### Try it
Rewrite the items below, replacing "Loafer" with "Boot" and keeping everything else the same. Leave out the pictures.

>>>>

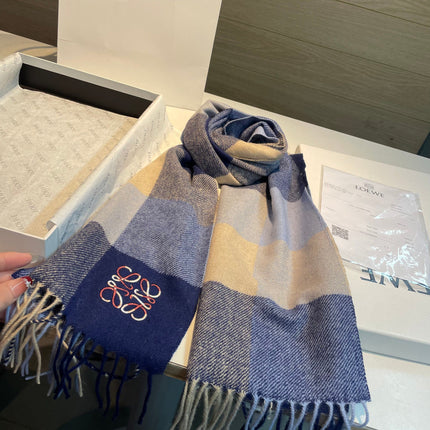 LOEWE 26S SCARF 180 IN CASHMERE 115485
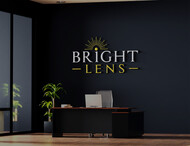 BRIGHT LENS or BRIGHT LENS STUDIO Logo - Entry #756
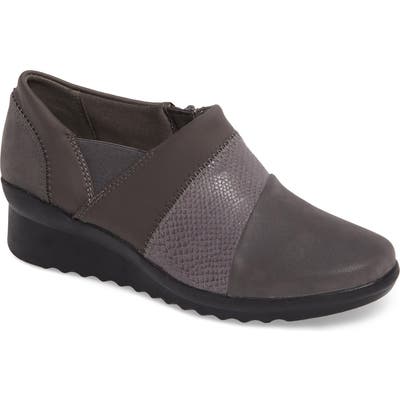 Clarks Caddell Denali Ankle Loafer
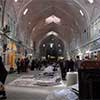 Tabriz Bazaar Rehabilitation Iran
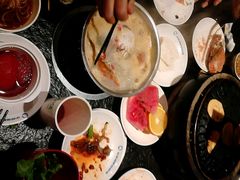 -华府海鲜碳烤自助(万达店)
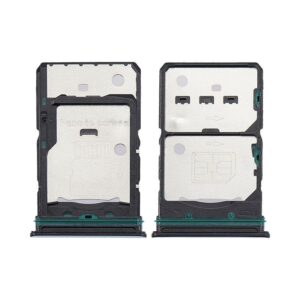 DUAL SIM TRAY COMPATIBLE FOR ONEPLUS NORD CE 2 5G (BAHAMA BLUE)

<<<<

### Expected answer
 LOEWE 26S SCARF 180 IN CASHMERE 115485
 BRIGHT LENS or BRIGHT LENS STUDIO Logo - Entry #756
 Clarks Caddell Denali Ankle Boot
 Tabriz Bazaar Rehabilitation Iran
 -华府海鲜碳烤自助(万达店)
 DUAL SIM TRAY COMPATIBLE FOR ONEPLUS NORD CE 2 5G (BAHAMA BLUE)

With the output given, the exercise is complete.